Posted tagged ‘tying shoes’

But inside, I’m going, ‘Oh my God, is my zipper up? Do I have a booger in my nose?’ That’s my inner monologue.

April 11, 2014

What a surprise the morning brought: a cloudy, damp, chilly day. (You know of course that was tongue in cheek!)

I was up early to meet friends for breakfast and did one other errand then came home because my back had started to give me trouble. I still have two more errands on my list so I’ll go out this afternoon. This has been a busy week, the busiest in a long while, and I’m even going to the movies tomorrow to see The Grand Budapest Hotel. On Sunday I will rest. I will out sloth the sloths.

My favorite pie of all is lemon meringue. My mother always made it at Thanksgiving, an odd choice among the pumpkin and squash pies, but a popular choice in my family. My second favorite is blueberry. I never mix ice cream and pie or even ice cream and cake. I find the mixture off-putting.

I learned to tie my shoes when I was young. My first ties were loose but I got better and the ties got tighter. My method was simple and I think is the most common: make a loop with one end, wrap the other end around and pull a loop through the “hole” in the middle. I thought everyone tied their shoes in the same way then a friend did the double loop. She made a loop on each end then tied a knot with them. I was surprised. I tried it a few times but went back to the standard way my mother had taught me.

Buttons were easy. Each one had its own buttonhole though sometimes I’d miss a button and put the next button in the wrong hole. I’d end up with an uneven jacket. My solution was to start buttoning from the bottom. 

Zippers were the most difficult of all. Two sides had to be connected exactly the right way, and that was no easy task. My little fingers didn’t work well and one side would zip while the other didn’t because I had missed the connection. Sometimes cloth got caught in the zipper, and that was the worst. I used to zip my jacket before I put it on so I could see what I was doing then I’d slip the jacket over my head and zip it the rest of the way. I don’t know how old I was before I could zip while wearing the jacket. I remember it took a while.

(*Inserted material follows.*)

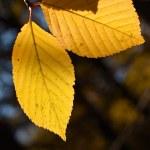Birch autumn foliage — Stock Photo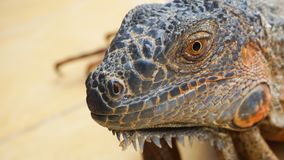 The Iguana`s face from near view royalty free stock image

I have only one pair of shoes with laces, sneakers actually. My winter coat, which I seldom wear, has a zipper. My shirts have buttons, but I don’t button them every time. I leave the shirts buttoned up and just slip them over my head. That’s the lazy woman’s way.

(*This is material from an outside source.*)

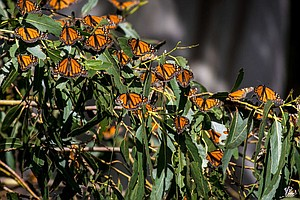 Monarch Butterflies Born In Captivity Have Trouble Migrat...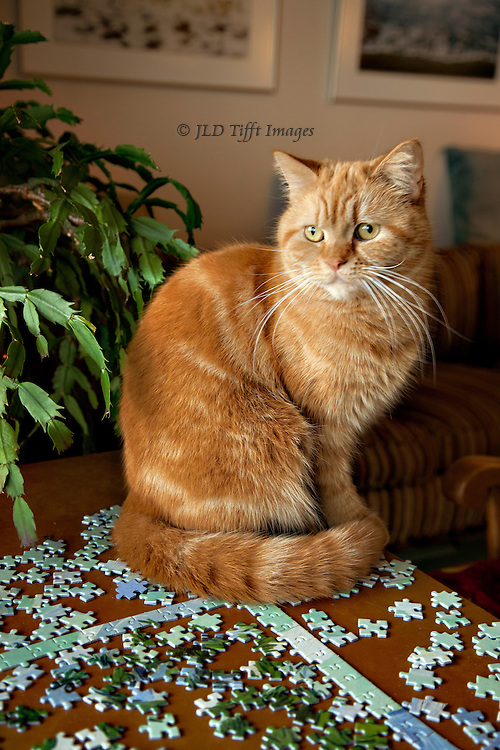 "Orange tabby cat seated on a table, a picture puzzle under her in process.  Pieces of the puzzle scattered around.  The animal gazes into the distance.  Caption: ""'Tis a puzzlement."""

“Plunk Your Magic Twanger, Froggy!”

September 11, 2010

It’s that time of year when inside the house stays cooler than outside, when the waning warmth of the morning sun can’t compete with the chill of the evening. Last night I shut the windows. I’m figuring that’s a metaphor.

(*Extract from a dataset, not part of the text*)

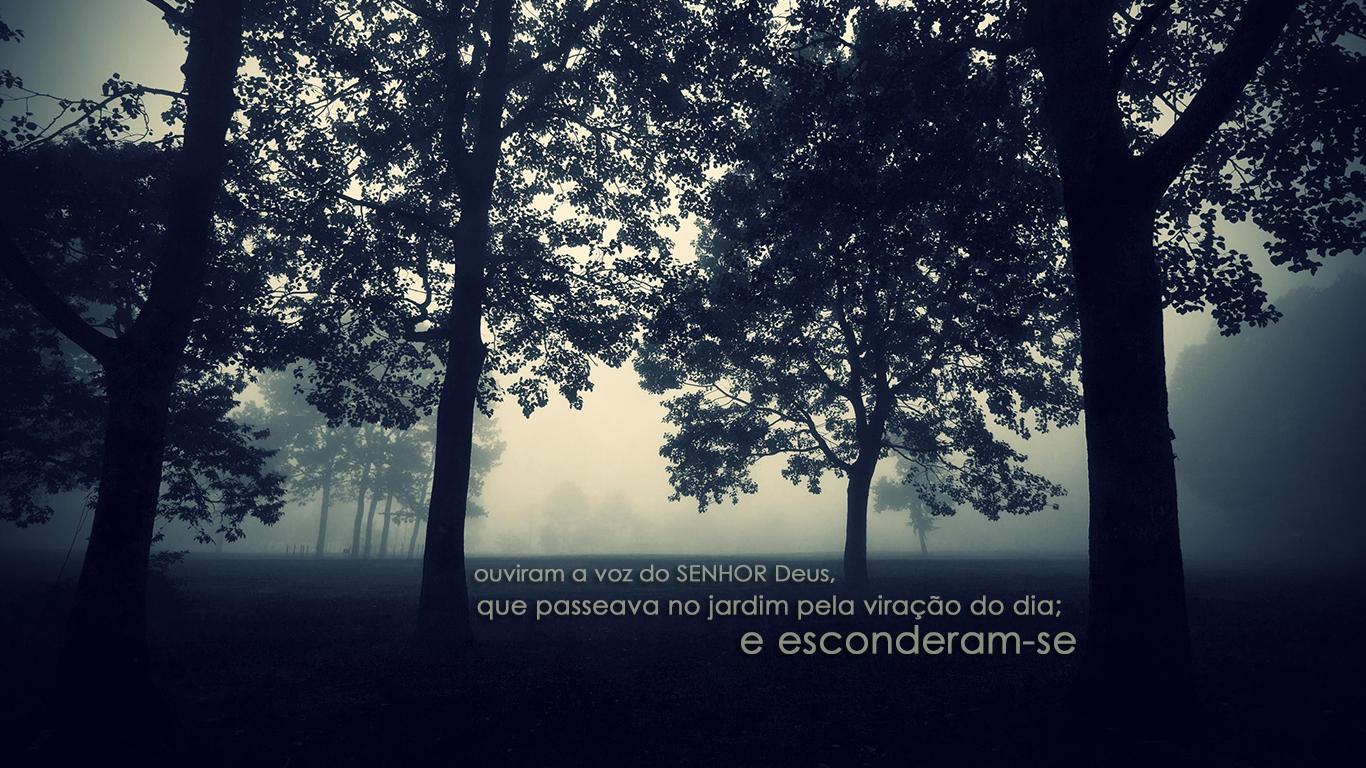 wallpaper cristao hd ouviram voz Senhor passeava jardim viração dia esconderam-se árvores neblina_1366x768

I have friends coming for dinner tonight, and they are hoping for a movie. I advised sleeping bags, down comforters and dressing in layers. Maybe we’ll watch The Day After Tomorrow. That too could be a metaphor.

I don’t think I ever had a favorite pair of shoes when I was a kid. If I needed a new pair, my mother would drag me to the shoe store where I’d play around while she looked. I’d use the silver sliding sizer to check my foot size, put my foot into the x-ray machine to see my bones and pick shoes off the racks and try them on, size notwithstanding. Meanwhile, my mother would shop. She looked for shoes which fit the family budget and would wear well. Buster Brown shoes were a favorite of hers. They were for me too but only because they were the sponsors of Andy’s Gang, one of my favorites on Saturday Mornings. I remember the commercials where Buster spoke from inside the shoe, “This is my dog Tige, he lives in a shoe, I’m Buster Brown, look for me in there, too.” I was always proud to carry home a box of Buster Brown shoes.

Because all our shoes were tie shoes, learning to tie the laces was a rite of passage and a necessity before starting school. My mother taught me. I still remember her sitting in the chair by the picture window while I knelt on the floor beside the arm of her chair. She took a shoe and slowly, one step at a time, showed me how to tie it. My fingers took a while to work. They fumbled with the loops, and I lost them several times, but my mother was patient. We did it over and over until I finally tied the shoe. The knot was loose, but it is still one of my greatest triumphs.